SUPPLIED TEXT: Begin
Creative photographers have long experimented with superimposing images, one over the other, to produce striking visual effects. Now a group of NIH-supported scientists at Houston Methodist Research Institute and their colleagues have done the same thing to highlight their work in the emerging field of cancer nanomedicine, using microscopic materials to deliver cancer treatments with potentially greater precision. In the process, the researchers generated a photographic work of art that was a winner in the Federation of American Societies for Experimental Biology 2015 Bioart competition.
The gold cubes are man-made polymer microcarriers, just 2 micrometers wide (by comparison, human cells generally range in diameter from 7 to 20 micrometers), designed to transport chemotherapy drugs directly to tumor cells. These experimental cubes, enlarged in the upper left part of the photo with a scanning electron microscope for better viewing, have been superimposed onto a second photograph snapped with a confocal fluorescence microscope. It shows similar cube-shaped microcarriers (yellow) inside cultured breast cancer cells (nucleus is purple, cytoplasm is turquoise).
SUPPLIED TEXT: End
SOURCE MATERIAL: Begin
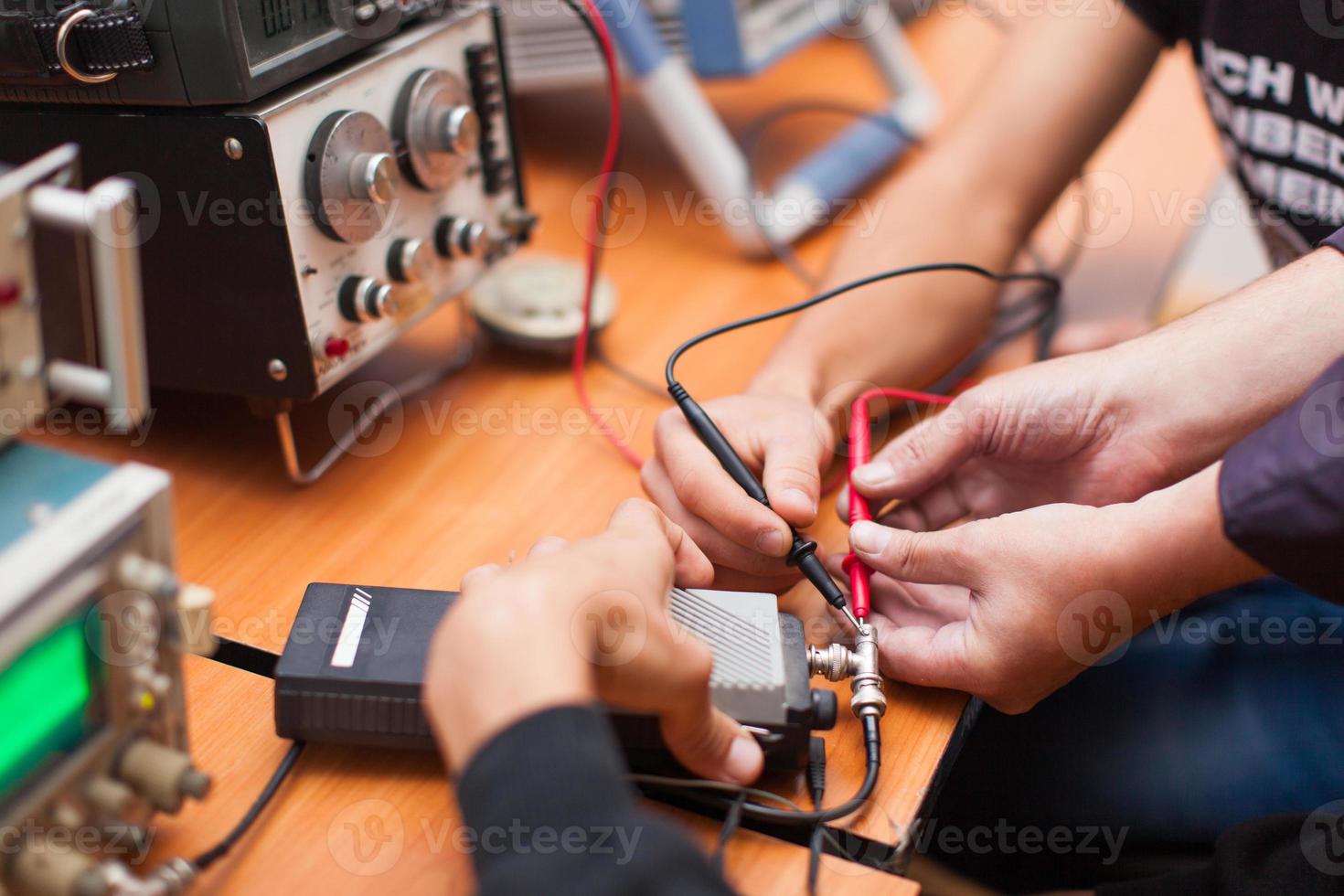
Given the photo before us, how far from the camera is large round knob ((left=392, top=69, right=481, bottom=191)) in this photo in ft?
SOURCE MATERIAL: End
_REQUIRED ACTIONS_
• a. Write out the stretch of the nanomedicine photo passage from "The gold cubes" through "cytoplasm is turquoise).".
• b. Continue the passage on the cancer microcarrier photograph from where it stops.

_ANSWERS BY TASK_
• a.
The gold cubes are man-made polymer microcarriers, just 2 micrometers wide (by comparison, human cells generally range in diameter from 7 to 20 micrometers), designed to transport chemotherapy drugs directly to tumor cells. These experimental cubes, enlarged in the upper left part of the photo with a scanning electron microscope for better viewing, have been superimposed onto a second photograph snapped with a confocal fluorescence microscope. It shows similar cube-shaped microcarriers (yellow) inside cultured breast cancer cells (nucleus is purple, cytoplasm is turquoise).

• b.
Although the cubes inside the cells are empty and won’t kill the tumor cells, this dry run illustrates an interesting finding: of three breast cancer cell lines studied, all preferentially internalized cubed microcarriers over spherical ones . In one cell line incubated for 24 hours with the differently shaped microcarriers, the cubes were internalized 8.8 fold more often than the spheres. While this discovery is yet to be fully explained, the researchers suspect that the flat surface of the cubes allows better adherence to the cancer cell membrane than spheres.